A few weeks ago I shared my thoughts on the book “ The seven spiritual Laws of Success” by Deepak Chopra. While all of these laws have had a profound effect on me, there are three that hit me in my gut and made me wake up. Those 3 laws are as follows:
The Law of Pure Potentiality
Since I was 14 years old it has been embedded in me to “get-up & move” and even though I wasn’t of legal working age, I still had to earn my keep (that’s just the way it was, thanks momma!). So literally since I was 14 I have been moving, working, and making it happen.
Fast forward 2 marriages (yes 2 don’t judge me, LOL), 2 kids, 2 degrees, & about 10 jobs later, I hit a wall!! I found myself broke, busted, and disgusted because I was unfulfilled, unhappy, miserable. The bottom line was I was always moving, shaking and making it happen according to MY will and not God’s will. The law of pure potentiality let me know “Nicole sit down somewhere”, LOL! But seriously it let me know that if I truly wanted to live a life of fulfillment, purpose, and true happiness that I needed to quiet everything around me and be STILL so I could hear what God wanted me to do according to his will because that’s all that really matters.
Hit the fast forward button again (actually hit is a few times because it was not a overnight process, fleshy habits are hard to kill) and after being still to hear the voice of the holy spirit within me I can truly say I am no longer broke, busted, & disgusted but living purposely. Can you say the same if not try being STILL, I dare you!
The Law of Giving
Give and thou shall receive is how the old saying goes right? I am just going to be really open and honest with you, I was raised in the church just like many of you and every month, every member of the church would get their box of envelopes to put their tithes in (I would be so happy to put my little dollar in there that my mom gave me for collection, LOL), but that didn’t last long once the money became my own money! As I got older and started working, I was like “ I am not giving them all my money, they already driving a Benz and will not be buying another one off my McDonalds money (LOL that was my first job). My mom would ask, “Nicole, did you give your 10% of your paycheck”? I would lie and say YES knowing good and well I only put 5 bucks in there.
I kept this up as I got better jobs as well as half of my career as a Registered Nurse. Honestly, I would give what I wanted to give and sometimes didn’t give anything at all (I am just being real, I am sure I was the only one doing this…Yea right, LOL). I was literally working 2 full-times jobs at one point (doing the most and wanting to make all the money, LOL) and would still pay what tithes I wanted to pay, giving to people what I wanted to give, and sometimes didn’t help or give to people who were in need at all because this was “my money that I worked hard for”!! But God…But God! (he has a way of breaking you down very kindly) I found myself in a space where my money was running out as fast as it came in. I had money at 25 years old that people at 50+ had never seen, but yet unhappy, no peace, and no joy.

● Extracted entries
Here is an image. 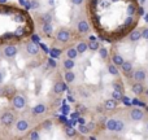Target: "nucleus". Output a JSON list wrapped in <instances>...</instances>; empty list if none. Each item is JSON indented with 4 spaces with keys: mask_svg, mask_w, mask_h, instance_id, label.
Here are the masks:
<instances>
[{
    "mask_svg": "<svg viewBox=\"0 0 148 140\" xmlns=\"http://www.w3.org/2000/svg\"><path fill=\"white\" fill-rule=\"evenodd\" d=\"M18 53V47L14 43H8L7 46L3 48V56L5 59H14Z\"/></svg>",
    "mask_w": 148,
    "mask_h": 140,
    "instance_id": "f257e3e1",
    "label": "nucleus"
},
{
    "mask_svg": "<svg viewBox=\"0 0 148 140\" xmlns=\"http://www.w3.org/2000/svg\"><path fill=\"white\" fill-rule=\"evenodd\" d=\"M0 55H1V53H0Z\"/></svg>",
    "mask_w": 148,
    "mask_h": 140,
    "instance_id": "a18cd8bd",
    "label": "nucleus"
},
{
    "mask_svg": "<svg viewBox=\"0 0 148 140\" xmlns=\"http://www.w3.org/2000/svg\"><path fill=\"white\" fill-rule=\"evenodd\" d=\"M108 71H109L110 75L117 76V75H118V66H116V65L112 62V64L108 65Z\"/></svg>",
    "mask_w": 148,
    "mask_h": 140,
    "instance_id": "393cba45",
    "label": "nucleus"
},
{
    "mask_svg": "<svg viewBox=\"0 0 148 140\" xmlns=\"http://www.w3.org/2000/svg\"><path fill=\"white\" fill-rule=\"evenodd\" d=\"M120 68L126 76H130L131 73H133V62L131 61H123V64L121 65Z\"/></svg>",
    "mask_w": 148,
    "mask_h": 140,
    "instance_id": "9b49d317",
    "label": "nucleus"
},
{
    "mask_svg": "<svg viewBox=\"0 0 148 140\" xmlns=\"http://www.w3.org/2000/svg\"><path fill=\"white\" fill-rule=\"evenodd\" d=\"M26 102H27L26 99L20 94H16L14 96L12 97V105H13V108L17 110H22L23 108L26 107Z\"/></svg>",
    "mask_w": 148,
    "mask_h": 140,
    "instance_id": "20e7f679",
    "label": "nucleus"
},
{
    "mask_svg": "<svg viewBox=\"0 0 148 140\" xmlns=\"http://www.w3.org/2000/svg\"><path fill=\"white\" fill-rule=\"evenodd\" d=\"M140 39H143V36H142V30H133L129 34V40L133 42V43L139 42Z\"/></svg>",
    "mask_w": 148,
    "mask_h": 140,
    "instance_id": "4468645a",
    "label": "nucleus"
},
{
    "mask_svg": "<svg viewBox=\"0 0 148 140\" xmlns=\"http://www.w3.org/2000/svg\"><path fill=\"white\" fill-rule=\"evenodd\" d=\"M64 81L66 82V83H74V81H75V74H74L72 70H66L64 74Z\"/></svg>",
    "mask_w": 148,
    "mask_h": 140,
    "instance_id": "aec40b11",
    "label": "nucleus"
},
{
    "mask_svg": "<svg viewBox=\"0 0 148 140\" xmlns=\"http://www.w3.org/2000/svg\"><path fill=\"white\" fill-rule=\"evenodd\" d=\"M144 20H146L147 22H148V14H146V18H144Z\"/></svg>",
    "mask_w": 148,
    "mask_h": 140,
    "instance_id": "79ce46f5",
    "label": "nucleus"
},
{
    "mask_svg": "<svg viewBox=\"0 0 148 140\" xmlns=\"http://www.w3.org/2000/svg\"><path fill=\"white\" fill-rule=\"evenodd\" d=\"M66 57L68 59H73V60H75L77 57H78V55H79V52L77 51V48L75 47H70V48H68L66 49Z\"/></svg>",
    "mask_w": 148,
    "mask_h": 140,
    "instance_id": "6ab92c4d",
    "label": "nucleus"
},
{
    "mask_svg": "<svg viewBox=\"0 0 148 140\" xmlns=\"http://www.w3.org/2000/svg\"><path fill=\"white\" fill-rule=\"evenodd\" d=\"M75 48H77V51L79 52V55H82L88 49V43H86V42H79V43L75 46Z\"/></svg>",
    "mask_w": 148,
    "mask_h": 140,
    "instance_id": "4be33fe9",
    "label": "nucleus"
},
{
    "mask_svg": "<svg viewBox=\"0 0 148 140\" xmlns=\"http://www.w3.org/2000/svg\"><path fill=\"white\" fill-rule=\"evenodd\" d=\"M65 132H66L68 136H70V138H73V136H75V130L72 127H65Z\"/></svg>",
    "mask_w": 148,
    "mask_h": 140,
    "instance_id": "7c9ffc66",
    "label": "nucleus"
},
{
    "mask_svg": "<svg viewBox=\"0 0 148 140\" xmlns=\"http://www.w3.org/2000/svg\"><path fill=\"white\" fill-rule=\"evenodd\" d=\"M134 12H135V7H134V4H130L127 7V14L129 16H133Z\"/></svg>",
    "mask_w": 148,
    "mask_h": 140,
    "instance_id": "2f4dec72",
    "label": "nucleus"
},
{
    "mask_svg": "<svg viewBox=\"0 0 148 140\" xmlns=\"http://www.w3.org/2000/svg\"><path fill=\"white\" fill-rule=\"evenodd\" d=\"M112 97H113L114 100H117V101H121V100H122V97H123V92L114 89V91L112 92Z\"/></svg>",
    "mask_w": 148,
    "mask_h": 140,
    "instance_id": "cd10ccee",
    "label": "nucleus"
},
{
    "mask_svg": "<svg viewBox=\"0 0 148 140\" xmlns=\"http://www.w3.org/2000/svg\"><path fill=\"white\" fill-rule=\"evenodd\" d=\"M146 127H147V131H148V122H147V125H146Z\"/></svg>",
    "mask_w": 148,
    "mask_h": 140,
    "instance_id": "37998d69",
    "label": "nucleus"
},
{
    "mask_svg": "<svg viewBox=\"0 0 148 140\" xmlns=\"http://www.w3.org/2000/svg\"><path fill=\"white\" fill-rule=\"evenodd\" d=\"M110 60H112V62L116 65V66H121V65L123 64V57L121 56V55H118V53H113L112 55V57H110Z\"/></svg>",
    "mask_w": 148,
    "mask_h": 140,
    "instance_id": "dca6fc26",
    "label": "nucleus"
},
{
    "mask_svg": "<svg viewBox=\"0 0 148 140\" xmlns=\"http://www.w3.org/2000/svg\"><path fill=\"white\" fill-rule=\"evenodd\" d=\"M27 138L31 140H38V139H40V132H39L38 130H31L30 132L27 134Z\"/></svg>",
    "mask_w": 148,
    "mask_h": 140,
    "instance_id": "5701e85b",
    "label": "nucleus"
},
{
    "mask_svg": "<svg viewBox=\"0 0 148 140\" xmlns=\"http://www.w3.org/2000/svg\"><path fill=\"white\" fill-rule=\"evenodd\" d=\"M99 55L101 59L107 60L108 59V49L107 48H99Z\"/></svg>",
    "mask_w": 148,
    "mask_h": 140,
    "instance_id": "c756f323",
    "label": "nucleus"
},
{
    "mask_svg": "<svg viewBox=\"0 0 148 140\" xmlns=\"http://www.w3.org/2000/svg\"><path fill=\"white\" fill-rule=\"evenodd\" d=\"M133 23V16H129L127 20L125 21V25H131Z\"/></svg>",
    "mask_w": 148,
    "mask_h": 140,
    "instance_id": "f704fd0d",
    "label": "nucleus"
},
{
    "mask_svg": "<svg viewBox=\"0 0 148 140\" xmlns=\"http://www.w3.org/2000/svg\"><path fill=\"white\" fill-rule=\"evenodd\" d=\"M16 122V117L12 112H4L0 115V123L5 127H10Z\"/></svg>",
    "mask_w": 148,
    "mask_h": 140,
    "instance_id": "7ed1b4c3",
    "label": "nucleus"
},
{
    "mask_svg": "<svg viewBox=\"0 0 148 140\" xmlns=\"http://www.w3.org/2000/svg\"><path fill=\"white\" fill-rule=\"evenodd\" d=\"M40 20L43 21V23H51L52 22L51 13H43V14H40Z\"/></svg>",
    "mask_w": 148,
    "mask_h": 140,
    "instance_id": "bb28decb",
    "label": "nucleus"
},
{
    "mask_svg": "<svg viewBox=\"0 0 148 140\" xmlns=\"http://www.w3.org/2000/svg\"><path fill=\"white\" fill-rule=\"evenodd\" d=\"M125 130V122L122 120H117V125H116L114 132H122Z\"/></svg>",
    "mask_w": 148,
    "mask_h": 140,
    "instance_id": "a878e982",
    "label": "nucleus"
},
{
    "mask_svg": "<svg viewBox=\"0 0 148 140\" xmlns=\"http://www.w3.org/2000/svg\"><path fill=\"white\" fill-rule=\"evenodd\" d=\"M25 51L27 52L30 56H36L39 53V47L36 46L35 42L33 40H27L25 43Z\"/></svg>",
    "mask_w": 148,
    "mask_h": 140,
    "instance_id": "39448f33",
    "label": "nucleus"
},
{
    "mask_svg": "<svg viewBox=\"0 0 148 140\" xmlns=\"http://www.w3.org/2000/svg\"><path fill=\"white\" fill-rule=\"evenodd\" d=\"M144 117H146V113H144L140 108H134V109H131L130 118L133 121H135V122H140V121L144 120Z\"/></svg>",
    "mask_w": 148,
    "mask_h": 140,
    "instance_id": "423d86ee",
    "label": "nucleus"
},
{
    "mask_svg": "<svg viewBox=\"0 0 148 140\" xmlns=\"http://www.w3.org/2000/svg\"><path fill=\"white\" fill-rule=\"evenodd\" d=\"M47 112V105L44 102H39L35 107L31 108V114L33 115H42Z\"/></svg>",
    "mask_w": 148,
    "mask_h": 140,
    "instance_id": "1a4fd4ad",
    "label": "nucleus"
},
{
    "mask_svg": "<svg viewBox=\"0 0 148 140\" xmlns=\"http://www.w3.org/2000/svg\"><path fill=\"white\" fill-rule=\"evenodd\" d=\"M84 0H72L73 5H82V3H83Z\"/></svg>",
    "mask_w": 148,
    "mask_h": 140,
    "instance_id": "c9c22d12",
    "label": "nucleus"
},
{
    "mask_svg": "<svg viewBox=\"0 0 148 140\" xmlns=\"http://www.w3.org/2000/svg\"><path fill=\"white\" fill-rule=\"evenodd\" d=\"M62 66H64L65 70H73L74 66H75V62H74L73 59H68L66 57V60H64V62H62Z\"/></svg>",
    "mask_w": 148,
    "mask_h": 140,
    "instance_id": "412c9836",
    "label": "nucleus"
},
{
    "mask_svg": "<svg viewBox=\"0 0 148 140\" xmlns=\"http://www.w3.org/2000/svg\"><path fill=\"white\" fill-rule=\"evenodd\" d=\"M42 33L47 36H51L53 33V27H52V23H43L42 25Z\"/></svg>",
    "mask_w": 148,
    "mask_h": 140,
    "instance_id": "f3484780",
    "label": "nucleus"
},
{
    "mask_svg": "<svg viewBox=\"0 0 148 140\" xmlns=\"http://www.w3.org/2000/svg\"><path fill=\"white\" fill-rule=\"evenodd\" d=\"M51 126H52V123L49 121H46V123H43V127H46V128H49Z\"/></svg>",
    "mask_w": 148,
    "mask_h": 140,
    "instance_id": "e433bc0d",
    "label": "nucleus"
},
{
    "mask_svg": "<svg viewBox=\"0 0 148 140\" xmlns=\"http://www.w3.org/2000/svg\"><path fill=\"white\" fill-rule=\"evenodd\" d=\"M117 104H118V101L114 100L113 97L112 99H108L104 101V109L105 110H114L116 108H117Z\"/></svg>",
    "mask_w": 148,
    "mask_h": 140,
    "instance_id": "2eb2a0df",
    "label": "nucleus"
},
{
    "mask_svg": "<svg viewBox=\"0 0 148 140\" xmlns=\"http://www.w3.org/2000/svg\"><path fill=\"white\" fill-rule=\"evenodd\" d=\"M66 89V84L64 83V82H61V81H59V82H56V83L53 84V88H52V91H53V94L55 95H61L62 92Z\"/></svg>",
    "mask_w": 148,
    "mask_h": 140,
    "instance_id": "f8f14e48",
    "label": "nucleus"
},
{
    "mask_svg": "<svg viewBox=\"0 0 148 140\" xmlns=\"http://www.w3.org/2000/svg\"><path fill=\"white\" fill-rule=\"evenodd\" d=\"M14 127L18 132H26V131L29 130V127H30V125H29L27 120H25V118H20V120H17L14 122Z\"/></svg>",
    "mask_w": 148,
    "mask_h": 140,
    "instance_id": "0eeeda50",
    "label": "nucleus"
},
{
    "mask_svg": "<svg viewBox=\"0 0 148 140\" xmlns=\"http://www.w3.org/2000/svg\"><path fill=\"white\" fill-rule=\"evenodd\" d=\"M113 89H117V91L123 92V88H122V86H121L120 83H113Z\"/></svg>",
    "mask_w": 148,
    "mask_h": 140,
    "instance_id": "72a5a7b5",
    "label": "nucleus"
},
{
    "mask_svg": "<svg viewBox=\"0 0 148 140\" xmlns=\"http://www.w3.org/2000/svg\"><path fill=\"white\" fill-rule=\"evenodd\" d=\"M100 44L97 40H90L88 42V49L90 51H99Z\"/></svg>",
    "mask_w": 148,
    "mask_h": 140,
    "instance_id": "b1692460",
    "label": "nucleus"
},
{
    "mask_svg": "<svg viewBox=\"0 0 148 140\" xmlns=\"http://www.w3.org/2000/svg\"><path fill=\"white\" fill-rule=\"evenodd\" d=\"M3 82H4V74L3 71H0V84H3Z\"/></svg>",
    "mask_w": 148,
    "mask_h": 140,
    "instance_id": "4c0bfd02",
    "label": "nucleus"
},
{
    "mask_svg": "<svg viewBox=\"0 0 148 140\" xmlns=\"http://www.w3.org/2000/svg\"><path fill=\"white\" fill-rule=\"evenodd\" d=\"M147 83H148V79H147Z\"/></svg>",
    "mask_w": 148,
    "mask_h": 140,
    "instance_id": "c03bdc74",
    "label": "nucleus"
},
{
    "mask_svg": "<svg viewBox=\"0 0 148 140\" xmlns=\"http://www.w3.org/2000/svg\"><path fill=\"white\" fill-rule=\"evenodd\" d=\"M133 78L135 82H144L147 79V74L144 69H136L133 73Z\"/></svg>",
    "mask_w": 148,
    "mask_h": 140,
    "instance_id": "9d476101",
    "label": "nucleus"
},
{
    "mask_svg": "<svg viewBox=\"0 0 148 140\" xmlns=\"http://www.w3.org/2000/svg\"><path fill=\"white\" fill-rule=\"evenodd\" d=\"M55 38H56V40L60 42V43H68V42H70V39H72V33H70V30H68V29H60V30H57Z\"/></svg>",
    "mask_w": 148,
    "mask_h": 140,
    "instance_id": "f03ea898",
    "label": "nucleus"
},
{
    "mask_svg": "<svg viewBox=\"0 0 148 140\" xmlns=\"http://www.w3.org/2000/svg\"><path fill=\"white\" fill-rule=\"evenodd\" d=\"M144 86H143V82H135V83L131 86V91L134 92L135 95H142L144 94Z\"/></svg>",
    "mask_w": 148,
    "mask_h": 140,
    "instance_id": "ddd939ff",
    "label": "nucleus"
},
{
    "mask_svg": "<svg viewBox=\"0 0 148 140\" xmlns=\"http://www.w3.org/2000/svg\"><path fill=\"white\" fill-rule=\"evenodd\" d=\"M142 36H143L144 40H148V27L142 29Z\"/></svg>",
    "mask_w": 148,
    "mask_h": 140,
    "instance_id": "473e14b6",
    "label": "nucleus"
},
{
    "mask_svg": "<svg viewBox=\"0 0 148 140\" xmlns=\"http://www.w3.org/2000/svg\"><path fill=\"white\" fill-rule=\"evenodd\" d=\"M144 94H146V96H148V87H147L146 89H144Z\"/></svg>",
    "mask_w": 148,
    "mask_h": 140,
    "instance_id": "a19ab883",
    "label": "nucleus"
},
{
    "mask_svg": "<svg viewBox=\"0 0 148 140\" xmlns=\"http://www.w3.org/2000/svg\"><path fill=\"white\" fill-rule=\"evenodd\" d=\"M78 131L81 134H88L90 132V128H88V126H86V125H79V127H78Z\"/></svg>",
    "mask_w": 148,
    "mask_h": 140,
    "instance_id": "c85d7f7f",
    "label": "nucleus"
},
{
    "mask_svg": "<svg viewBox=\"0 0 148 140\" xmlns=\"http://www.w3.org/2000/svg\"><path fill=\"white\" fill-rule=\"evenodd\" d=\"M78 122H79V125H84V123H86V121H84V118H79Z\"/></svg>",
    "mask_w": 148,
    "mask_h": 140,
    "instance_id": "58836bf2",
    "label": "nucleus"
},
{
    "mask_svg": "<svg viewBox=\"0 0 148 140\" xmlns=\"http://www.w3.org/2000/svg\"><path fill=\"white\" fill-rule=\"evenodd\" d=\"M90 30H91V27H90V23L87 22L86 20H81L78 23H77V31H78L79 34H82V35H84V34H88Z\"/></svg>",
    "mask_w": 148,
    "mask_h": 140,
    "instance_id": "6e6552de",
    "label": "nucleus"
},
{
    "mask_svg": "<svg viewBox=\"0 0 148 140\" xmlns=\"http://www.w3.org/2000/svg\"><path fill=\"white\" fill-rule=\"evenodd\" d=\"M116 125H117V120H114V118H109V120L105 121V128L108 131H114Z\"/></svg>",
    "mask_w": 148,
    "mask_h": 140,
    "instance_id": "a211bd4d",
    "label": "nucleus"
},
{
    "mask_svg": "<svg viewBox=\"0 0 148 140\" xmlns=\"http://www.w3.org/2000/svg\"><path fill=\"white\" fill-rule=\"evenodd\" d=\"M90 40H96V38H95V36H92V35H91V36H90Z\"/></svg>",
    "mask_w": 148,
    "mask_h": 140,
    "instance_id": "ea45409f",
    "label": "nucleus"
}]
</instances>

● Exercise set
1. In the post about the spiritual laws of success, why did the writer need to quiet everything and be still? Answer in one to three sentences.
2. Pick up the post about the spiritual laws of success right after its last sentence and keep writing in the same voice.
The rows play no part in this work.

● Solved tasks
1. The writer had always kept moving and making things happen by personal will rather than God's will, and ended up unfulfilled and unhappy. To live with fulfillment, purpose, and true happiness, the writer needed to be still in order to hear what God wanted, since that is all that really matters.

2.
So on my quest to truly live on purpose, getting peace, & getting joy, I would have intimate conversations with God and asking him to work on me. During that time it was a clear as the sky that part of my problem was my giving and if I wanted to truly live a life of purpose, fulfillment, abundance, peace, and joy that I must GIVE (it didn’t have to be material). I began applying the law of giving to my life, I would give my 10% plus in tithes (trying to make up for lost time, LOL), I would give to people in need, I would give words of encouragement, prayers, smiles, hugs, just because gifts etc. and when I tell you God opened the windows of heaven and poured me a blessing that I didn’t have room enough to receive, it was unreal (don’t get it twisted though you have to give from your heart)! And it wasn’t just material things he was blessing me with; he blessed me with job opportunities that most people dream about, amazing people in my life, joy, peace, etc. and he did it in abundance. So what I am telling you is that if you want to live a life of purpose you have to GIVE (it isn’t yours anyway, just keeping it real). Give a hug, a smile, a prayer, a word of encouragement, pay your tithes, etc. and watch God flow like a river in your life!!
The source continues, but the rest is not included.